Monday, February 26, 2007

And who do you say I am?

James Cameron has made a documentary about a tomb which he thinks belongs to Jesus.

Apparently, after making The Titanic, you should go make a documentary on how someone found a tomb and thinks that its the tomb of Jesus Christ where he was buried with Mary Magdalene and his son. Whose name was Judah. I could play with this further and suggest that J.C. named his kid after his good friend Judas who was the only apostle with enough guts to make sure he was killed as a sacrifice allowing vicarious atonement and all that jazz. Yes, I finished the Last Temptation of Christ the other night.

Seriously, I don't understand the big deal that surrounds "ossuaries" that might have belonged to Jesus. What's the big deal?

Lets look at it this way. Modern Christian beliefs have little, if anything, to do with the historical Jesus. To quote one of my professors, "we don't know shit about Jesus." It doesn't matter if Jesus rose from the dead. It doesn't matter if he was married to Mary Magdalene. Hell, it doesn't matter if he and Judas were, like, totally gay for each other. (If you get a chance, go see Corpus Christi. It's awesome!) We can't know any of those. We can have faith that any given statement about J.C. is true, but faith and knowledge are different things.
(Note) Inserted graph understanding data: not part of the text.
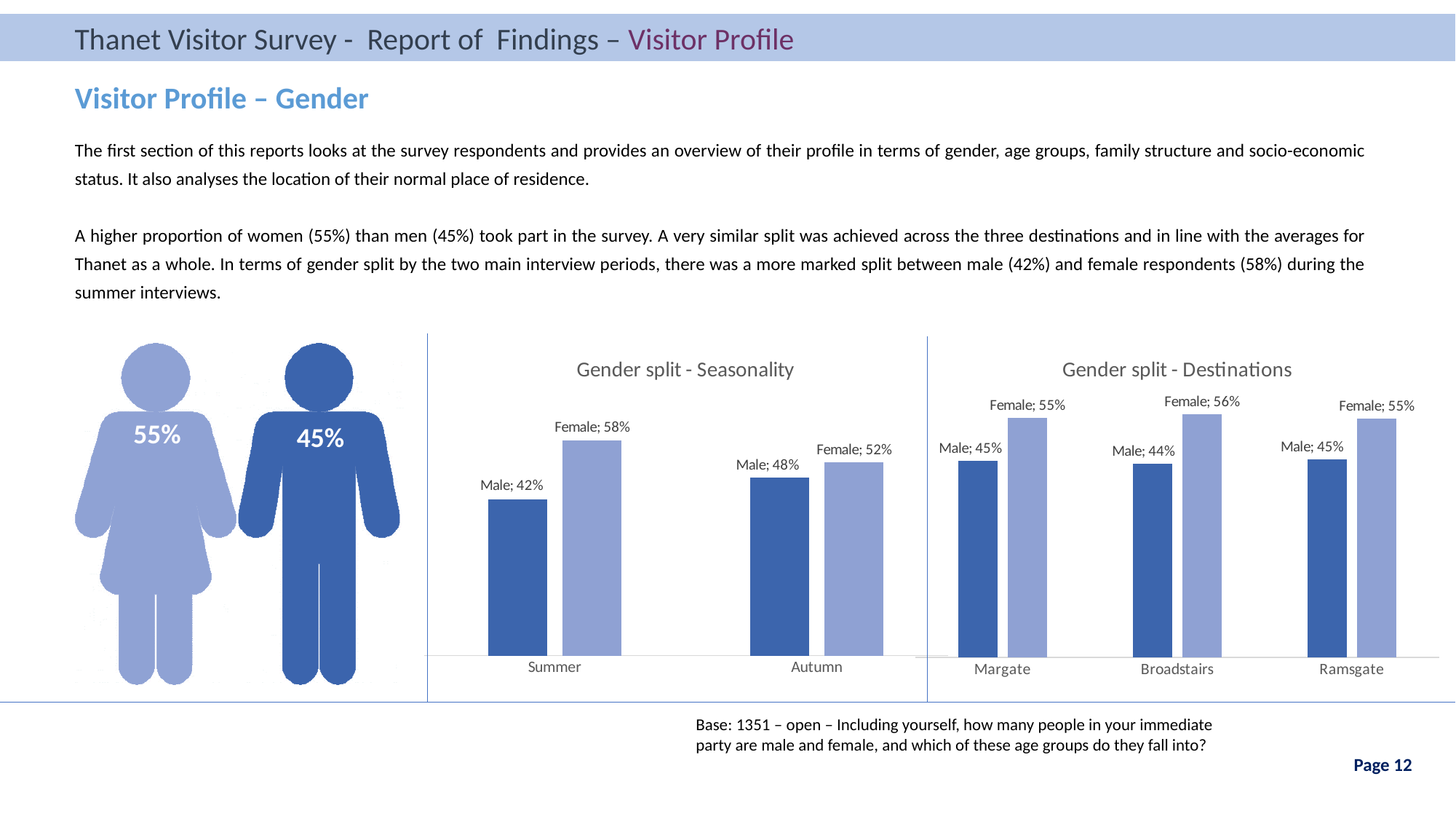
In the 'Gender split - Destinations' chart, how many destinations are shown? 3 In the 'Gender split - Destinations' chart, which destination has the lowest Male value? Broadstairs In the 'Gender split - Seasonality' chart, which season has the higher Male value? Autumn In the 'Gender split - Seasonality' chart, what is the Female value for Summer? 58% What type of chart is 'Gender split - Destinations'? Bar chart In the 'Gender split - Destinations' chart, what is the Male value for Margate? 45% In the 'Gender split - Destinations' chart, what is the Female value for Broadstairs? 56% In the 'Gender split - Seasonality' chart, what is the difference between the Female and Male values for Summer? 16% In the 'Gender split - Seasonality' chart, what is the Male value for Autumn? 48% In the 'Gender split - Destinations' chart, which destination has the highest Female value? Broadstairs In the 'Gender split - Seasonality' chart, how many categories are shown on the x axis? 2 In the 'Gender split - Destinations' chart, what is the difference between the Female and Male values for Ramsgate? 10%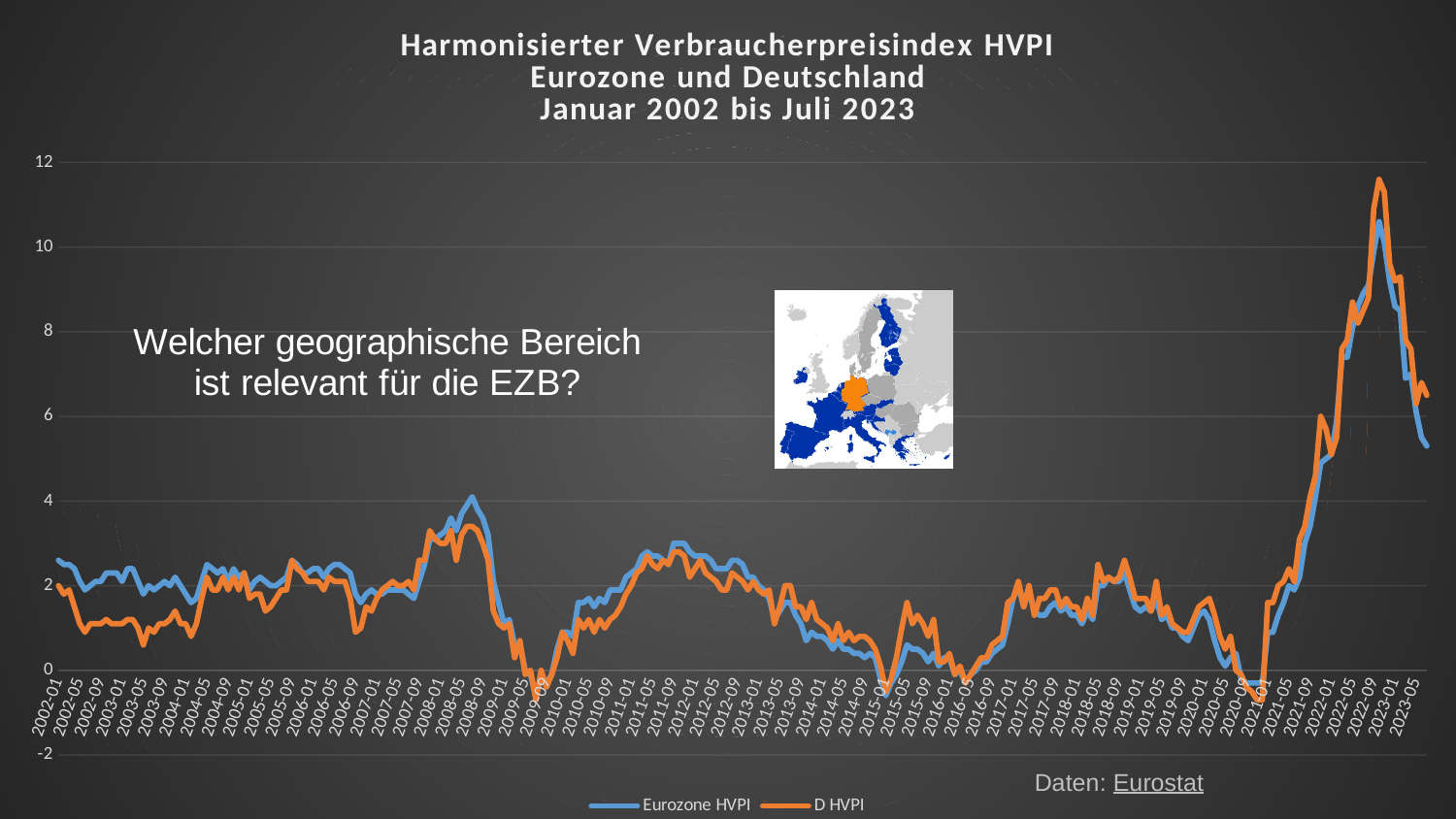
Do the values rise or fall between 2021-01 and 2022-09? rise Is the peak value of D HVPI in late 2022 greater or less than 10? greater What colour is the D HVPI line? orange What are the two series named in the legend? Eurozone HVPI and D HVPI Do the values rise or fall between 2022-10 and 2023-05? fall Is the value for Eurozone HVPI around 2009-07 greater or less than 0? less Is the peak value of Eurozone HVPI in late 2022 greater or less than 8? greater Which series is higher at the peak in late 2022, Eurozone HVPI or D HVPI? D HVPI Which series reaches the highest value on the chart? D HVPI What kind of chart is shown on the slide? line chart How many series does the legend list? 2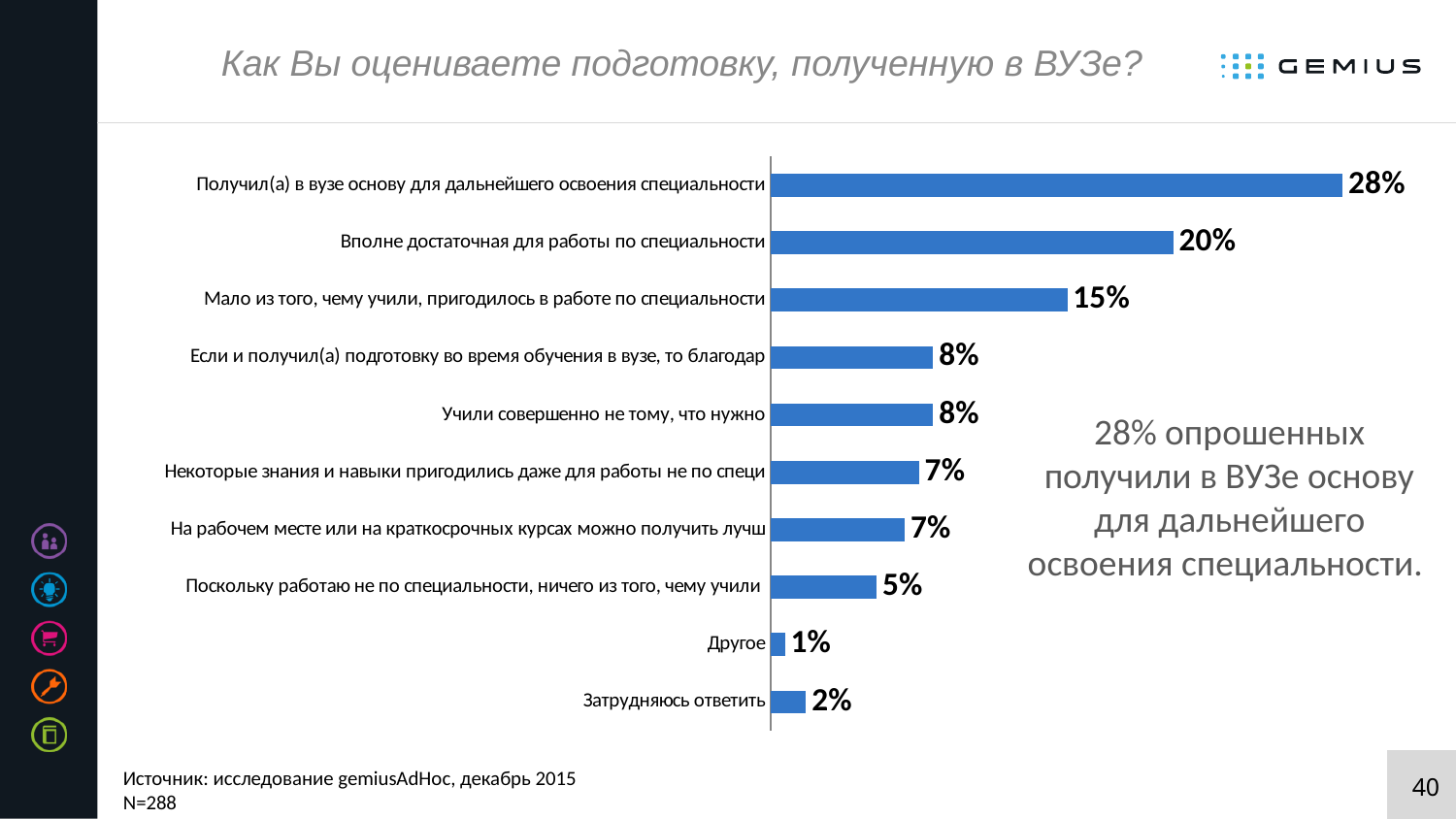
Which is larger: the value for "Мало из того, чему учили, пригодилось в работе по специальности" or the value for "Учили совершенно не тому, что нужно"? Мало из того, чему учили, пригодилось в работе по специальности How many categories are shown in the chart? 10 Which category has the lowest value? Другое What is the value for "Учили совершенно не тому, что нужно"? 8% What is the value for "Затрудняюсь ответить"? 2% What is the value for "Вполне достаточная для работы по специальности"? 20% What is the difference between the values for "Мало из того, чему учили, пригодилось в работе по специальности" and "Затрудняюсь ответить"? 13% What is the value for "Поскольку работаю не по специальности, ничего из того, чему учили"? 5% What kind of chart is shown on the slide? Bar chart What is the title of the slide? Как Вы оцениваете подготовку, полученную в ВУЗе? Which category has the highest value? Получил(а) в вузе основу для дальнейшего освоения специальности What is the difference between the values for "Получил(а) в вузе основу для дальнейшего освоения специальности" and "Вполне достаточная для работы по специальности"? 8%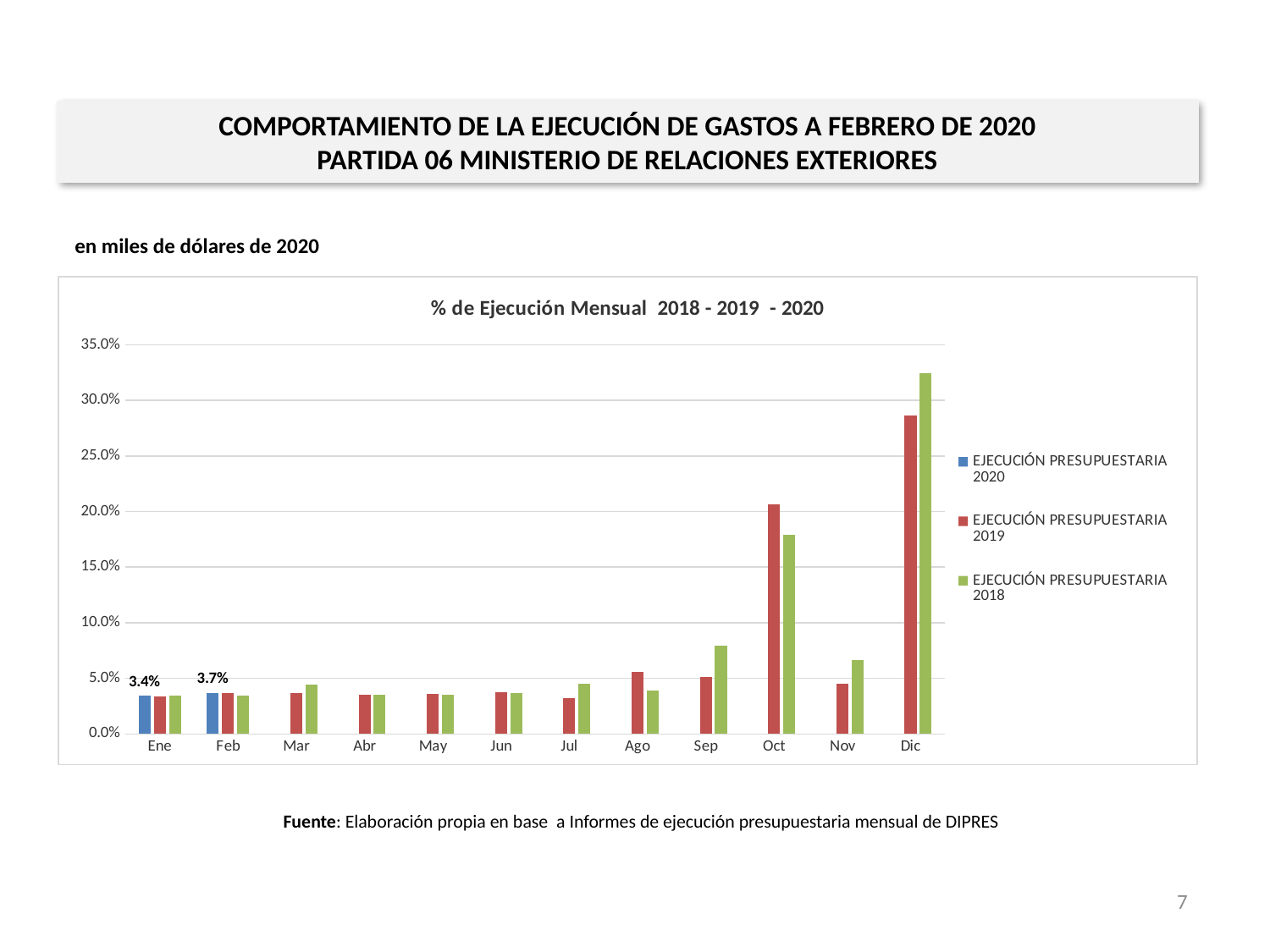
In Oct, which series has the larger value, EJECUCIÓN PRESUPUESTARIA 2019 or EJECUCIÓN PRESUPUESTARIA 2018? EJECUCIÓN PRESUPUESTARIA 2019 How many months are shown on the x axis of the chart? 12 Which month has the highest value for EJECUCIÓN PRESUPUESTARIA 2019? Dic Is the value for EJECUCIÓN PRESUPUESTARIA 2019 in Dic greater or less than 30.0%? less Is the value for EJECUCIÓN PRESUPUESTARIA 2018 in Dic greater or less than 30.0%? greater What is the difference between the 2020 values for Feb and Ene? 0.3% What type of chart is shown on the slide? Bar chart What is the value for EJECUCIÓN PRESUPUESTARIA 2020 in Ene? 3.4% For EJECUCIÓN PRESUPUESTARIA 2020, which month has the larger value, Ene or Feb? Feb How many series does the chart legend list? 3 Which month has the highest value for EJECUCIÓN PRESUPUESTARIA 2018? Dic What is the value for EJECUCIÓN PRESUPUESTARIA 2020 in Feb? 3.7%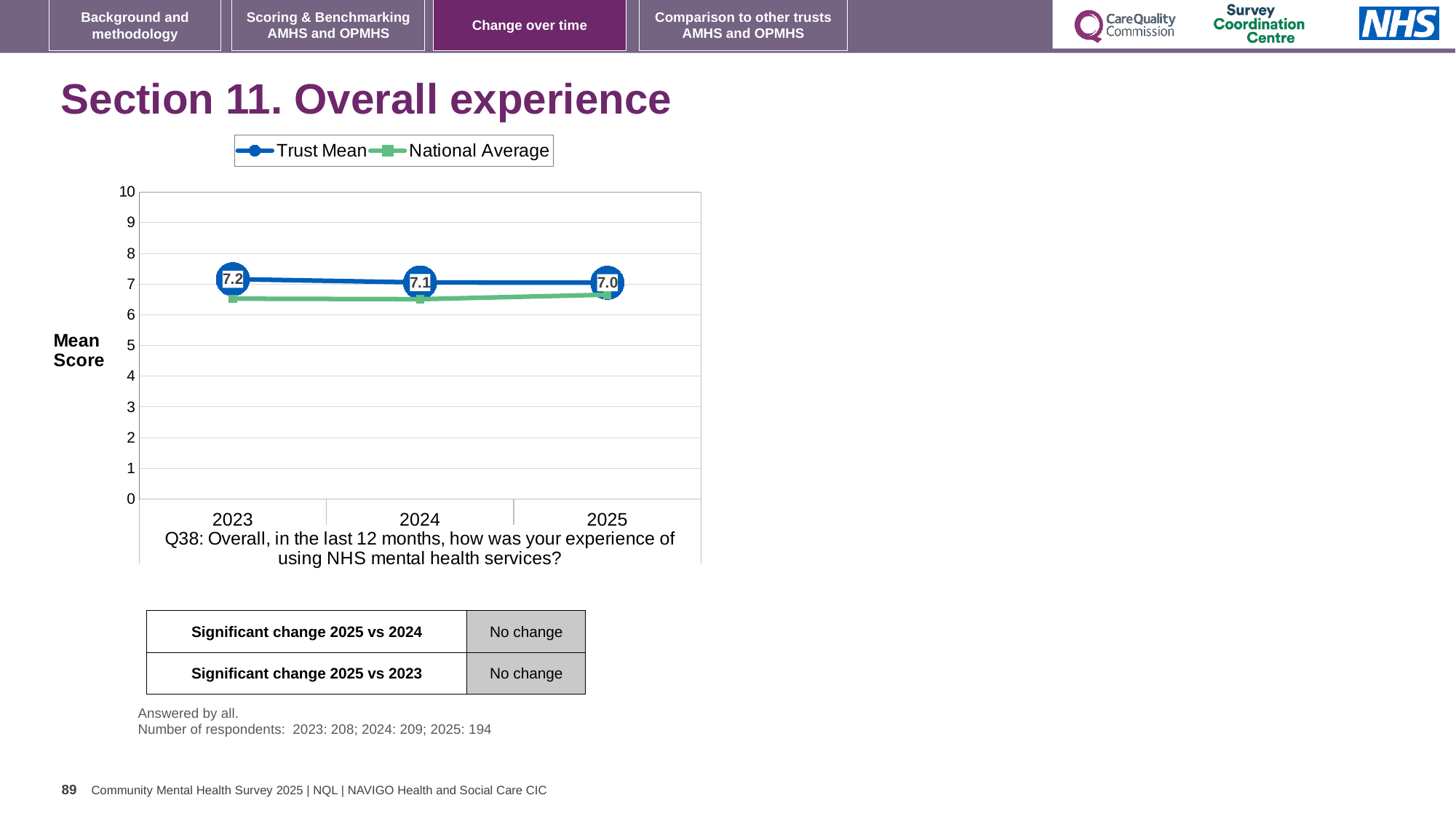
Is the National Average value for 2024 greater or less than 7? less In 2023, which is larger, the Trust Mean or the National Average? Trust Mean How many years are shown on the x axis of the chart? 3 In which year is the Trust Mean lowest? 2025 In which year is the Trust Mean highest? 2023 What is the Trust Mean value for 2025? 7.0 What is the difference between the Trust Mean in 2023 and in 2025? 0.2 What is the Trust Mean value for 2023? 7.2 What kind of chart is shown on the slide? Line chart Is the National Average value for 2025 greater or less than 6? greater How many series does the chart legend list? 2 What is the Trust Mean value for 2024? 7.1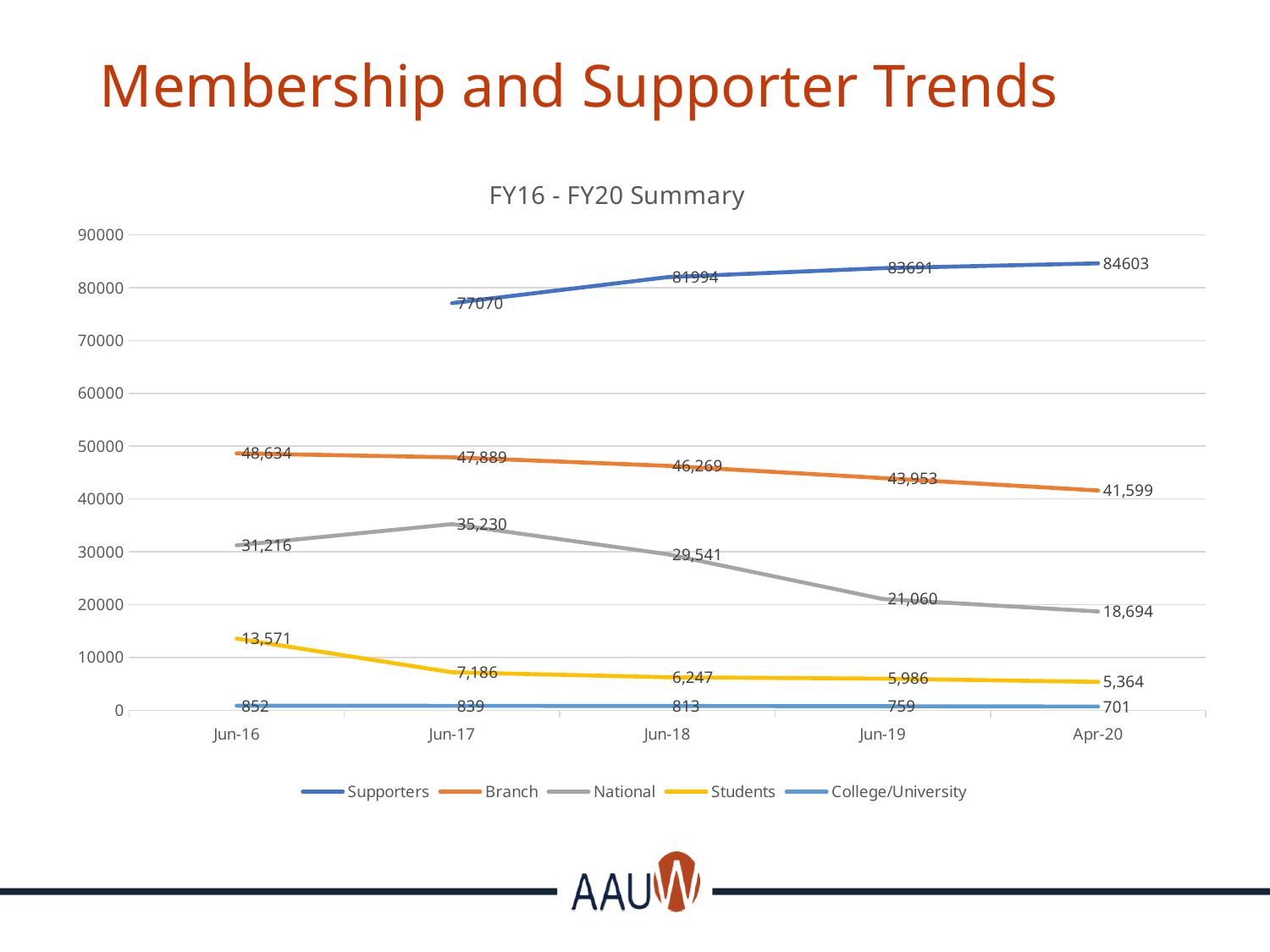
What kind of chart is shown on the slide? Line chart What is the difference between the Branch values at Jun-16 and Apr-20? 7,035 What is the value for College/University at Jun-19? 759 Which is larger at Jun-18: the Branch value or the National value? Branch What is the value for Branch at Jun-16? 48,634 What is the title of the chart? FY16 - FY20 Summary At which x-axis point is the Students series lowest? Apr-20 At which x-axis point is the National series highest? Jun-17 What is the value for National at Jun-17? 35,230 How many series does the legend list? 5 What is the value for Supporters at Apr-20? 84603 Do the Supporters values rise or fall from Jun-17 to Apr-20? Rise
Basically, it isn't going to change anything about Christianity if, after being raised from the dead, Jesus decided to stick around and father kids with a lovely lady formerly possessed by demons. (If that's even the Mary referenced on the ossuary. There's also Mary of Bethany and some other Mary running around through the gospel.) Why? Because faith is rarely built in fact. People will believe what they want to believe. Like all the evangelical protestants who are convinced somehow that the word in Isaiah in Hebrew can only mean virgin.

And me. Well, I look at all this as proof that J.C. has one hell of a sense of humor! And if you're looking for proof of God in a tomb, honey, you're looking in the wrong place.